Though this Bill HB803 and SB1054 amends portions of Law as pertains to collections of antiquities for underwater and adjoining embankments, it has become overtly apparent that many Academics all across our Nation are assuming stake in the conversation, and they are persuasive in that dialogue, that if one does not have a degree, has not chosen to be a professional in any of the various subdivisions of Anthropology, then that person is a looter, a robber, stealing from America and its citizens.
When claims continue to be platformed that America has an epidemic or grave problem with its “out of control antiquities market”, the writing is clear as day on the political wall. When Politicians are ask to base perception of a problem off of EBay and not legal investigations, we must address the folly! The folly that many of us amateurs believe many accounts are fake and set forth by the opposition to make there exaggerated claims on the inflated monetary incomes from antiquities. All of us in the hobby, know EBay to be a deceitful cover for the crooked to make money off of the ignorant investors around the world since most of the time those items on EBay are either fake, stolen, or way overpriced.

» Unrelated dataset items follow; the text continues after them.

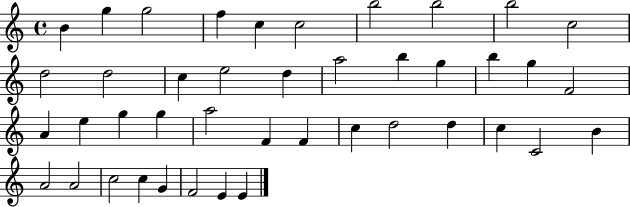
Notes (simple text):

B4/q G5/q G5/h F5/q C5/q C5/h B5/h B5/h B5/h C5/h D5/h D5/h C5/q E5/h D5/q A5/h B5/q G5/q B5/q G5/q F4/h A4/q E5/q G5/q G5/q A5/h F4/q F4/q C5/q D5/h D5/q C5/q C4/h B4/q A4/h A4/h C5/h C5/q G4/q F4/h E4/q E4/q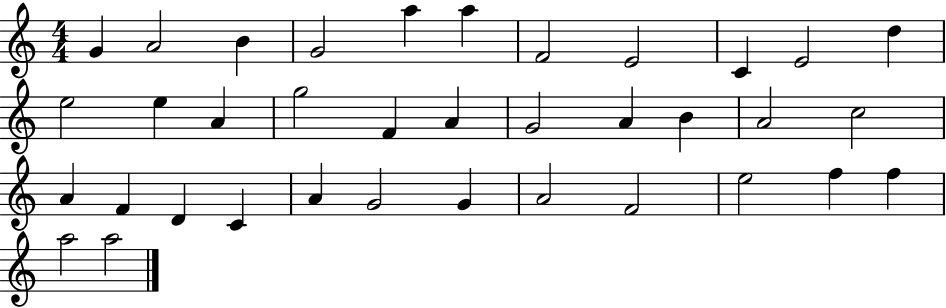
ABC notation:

X:1
T:Untitled
M:4/4
L:1/4
K:C
G A2 B G2 a a F2 E2 C E2 d e2 e A g2 F A G2 A B A2 c2 A F D C A G2 G A2 F2 e2 f f a2 a2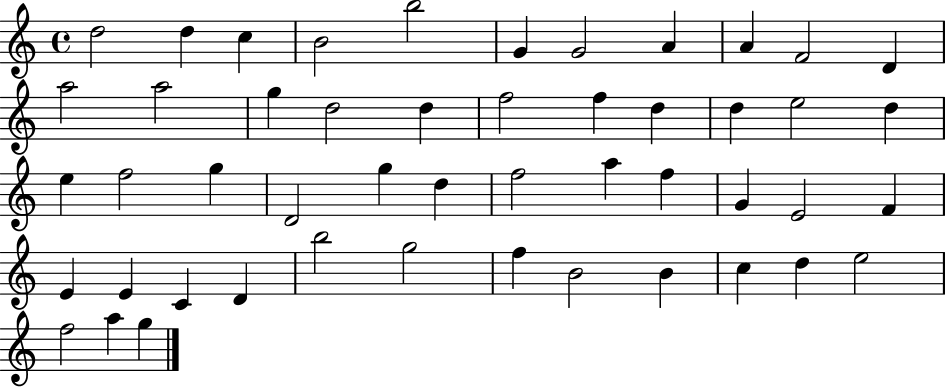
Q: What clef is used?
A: treble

Our civil liberties are going to continue to be confiscated by governmental entities if we do not begin to collectively combat legislative over reach and rally with one another around collector rights to amend and get laws to a place of protection and not prosecution. Listen, we cannot allow hyper exaggerated professional propaganda and estranging rhetoric to continue to pigeon hold public opinion nor our legislators. We must not be idle as by standers, letting the miscasting of facts and nitch perceptions to be the loudest voice. We must define that role of service of the professional and not watch it be defined from within their own interest and peers. Our voices and our clout needs to remind the Academic Professional community not only here in Florida but also abroad, that they work for us as a service to, We the People.